ビットコイン利用者の間で広く使われているハードウェアウォレット「BitBox」で、ファームウェアの重大な脆弱性2件が修正された。BitBoxは「Dixence」セキュリティアップデートを公開し、利用者にBitBoxAppと端末ファームウェアの早急な更新を求めている。
8月18日、ブロックチェーンメディアのU.Todayによると、Dogecoinコミュニティ関係者のミシャボアは、BitBox利用者に対し速やかなファームウェア更新を呼びかけた。
今回の注意喚起は、BitBoxがDixenceセキュリティアップデートを公開したことを受けたもの。BitBoxは内部監査の過程で、BitBoxのファームウェア内に複数のセキュリティ上の問題を確認し、これを修正したと発表した。
同社によると、修正対象の脆弱性が悪用された場合、不正なファームウェアをインストールされる可能性がある。さらに、端末のロック解除後には資金を盗まれる恐れもあるという。
BitBoxが示した想定シナリオでは、攻撃者が利用者をだまして改ざん済みのファームウェアを導入させ、その後に端末のロックが解除されれば、保管資産への不正アクセスにつながる可能性がある。
このため、更新作業に使うPCの安全性も重要になる。ミシャボアは、脆弱性の性質を踏まえ、ファームウェア更新に使用するPCがマルウェアなどに感染していないか事前に確認するよう求めた。
可能であれば、これまで使っていたPCではなく、新しいPCや初期化した環境で更新したほうが安全だとも助言している。
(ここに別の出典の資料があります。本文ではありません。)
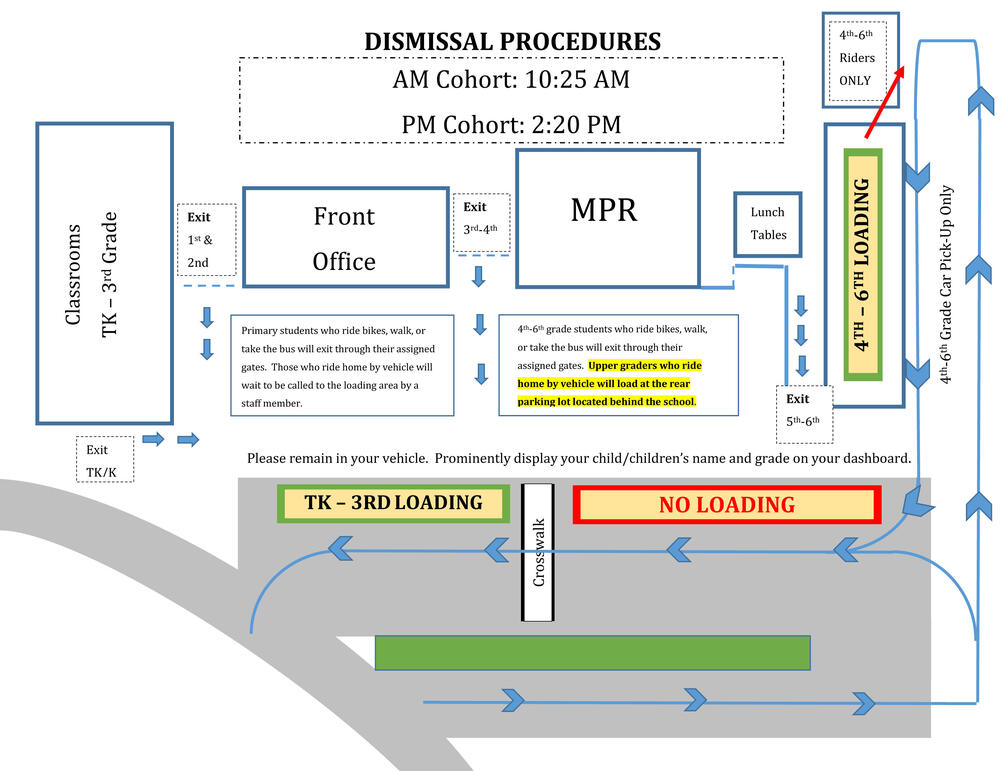 Dismissal Procedures Map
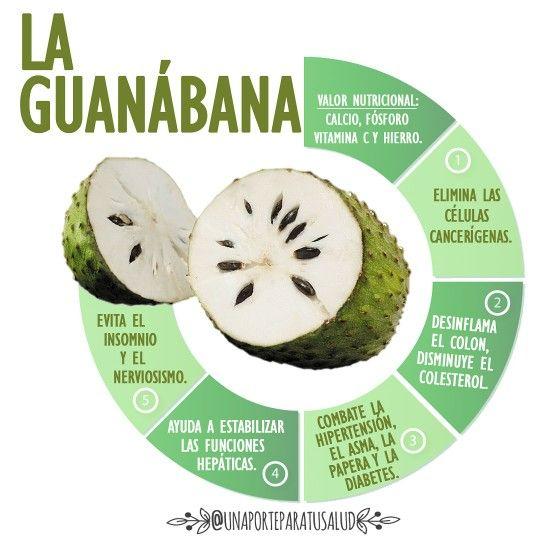 Propiedades de la guanabana para bajar de peso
ミシャボアはX(旧Twitter)への投稿で、BitBoxはDogecoinには対応していないものの、ビットコイン投資家の間で人気の高いウォレットだと指摘。その上で、利用者は直ちにファームウェアを更新すべきだと強調した。
今回の件は、ハードウェアウォレットがオフライン保管手段とみなされていても、ファームウェアや更新経路そのものが攻撃対象になり得ることを改めて示した形だ。BitBox利用者には、公式アプリの更新に加え、利用端末の状態もあわせて点検することが求められる。